Dataset items:
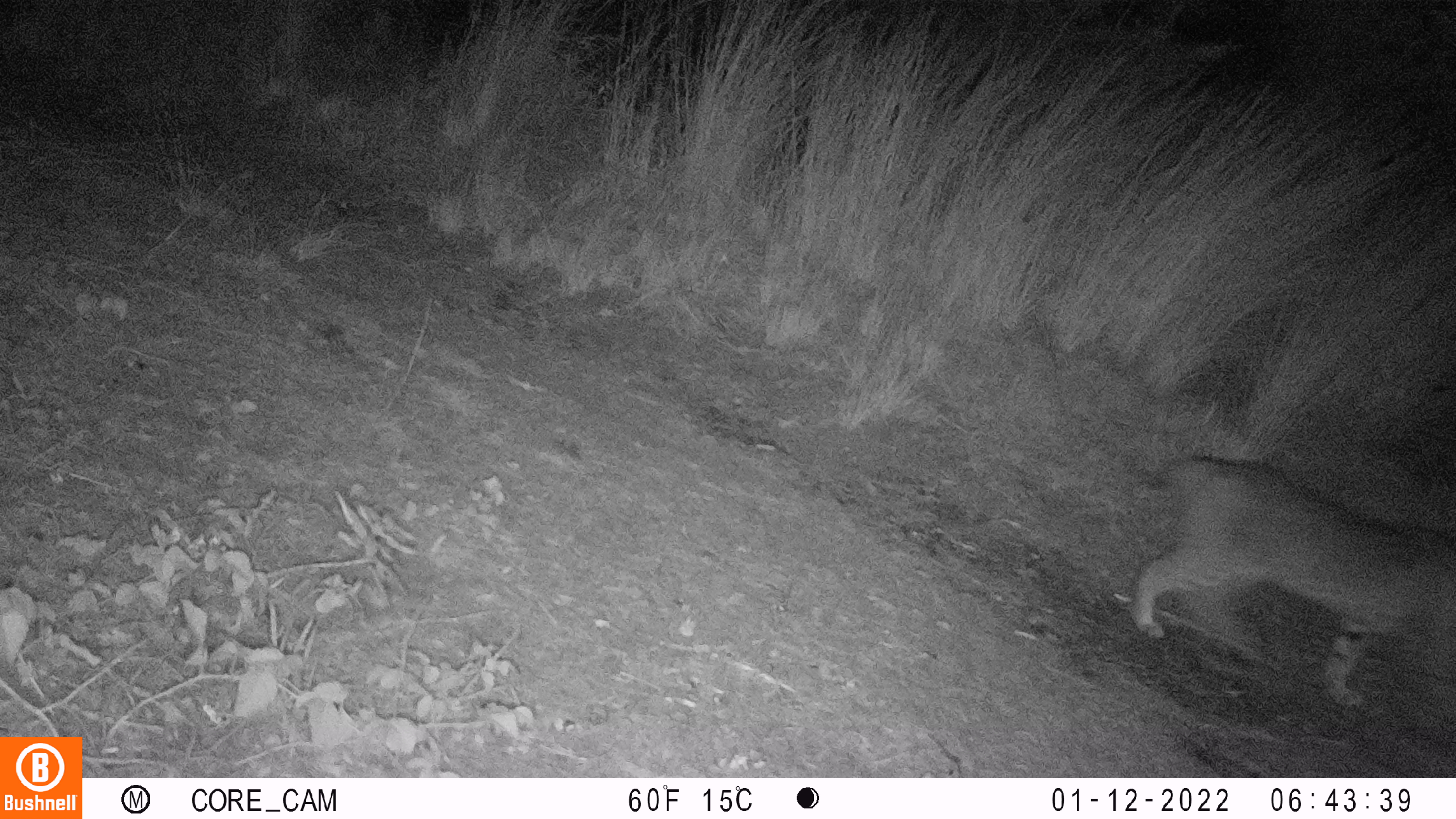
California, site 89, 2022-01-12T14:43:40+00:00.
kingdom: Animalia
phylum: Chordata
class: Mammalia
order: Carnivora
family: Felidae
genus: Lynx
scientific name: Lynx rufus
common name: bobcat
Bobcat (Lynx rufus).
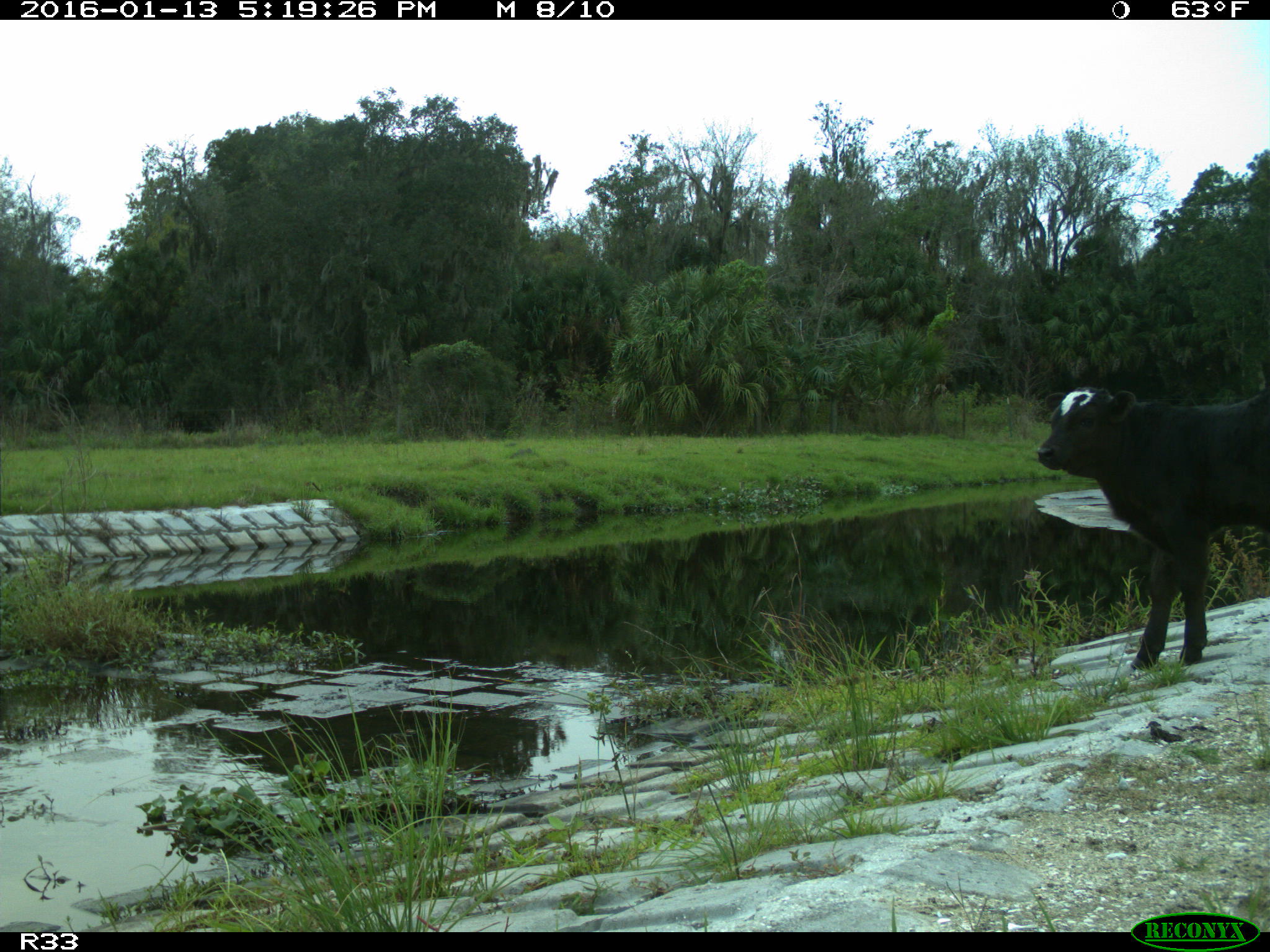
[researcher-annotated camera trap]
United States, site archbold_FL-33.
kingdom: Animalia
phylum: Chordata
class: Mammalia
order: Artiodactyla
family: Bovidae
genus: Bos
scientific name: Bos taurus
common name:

GOAL OF THE EXERCISE:
Restate each entry word for word; omit the pictures.

RESPONSE BELOW:
California, site 89, 2022-01-12T14:43:40+00:00.
kingdom: Animalia
phylum: Chordata
class: Mammalia
order: Carnivora
family: Felidae
genus: Lynx
scientific name: Lynx rufus
common name: bobcat
Bobcat (Lynx rufus).
[researcher-annotated camera trap]
United States, site archbold_FL-33.
kingdom: Animalia
phylum: Chordata
class: Mammalia
order: Artiodactyla
family: Bovidae
genus: Bos
scientific name: Bos taurus
common name:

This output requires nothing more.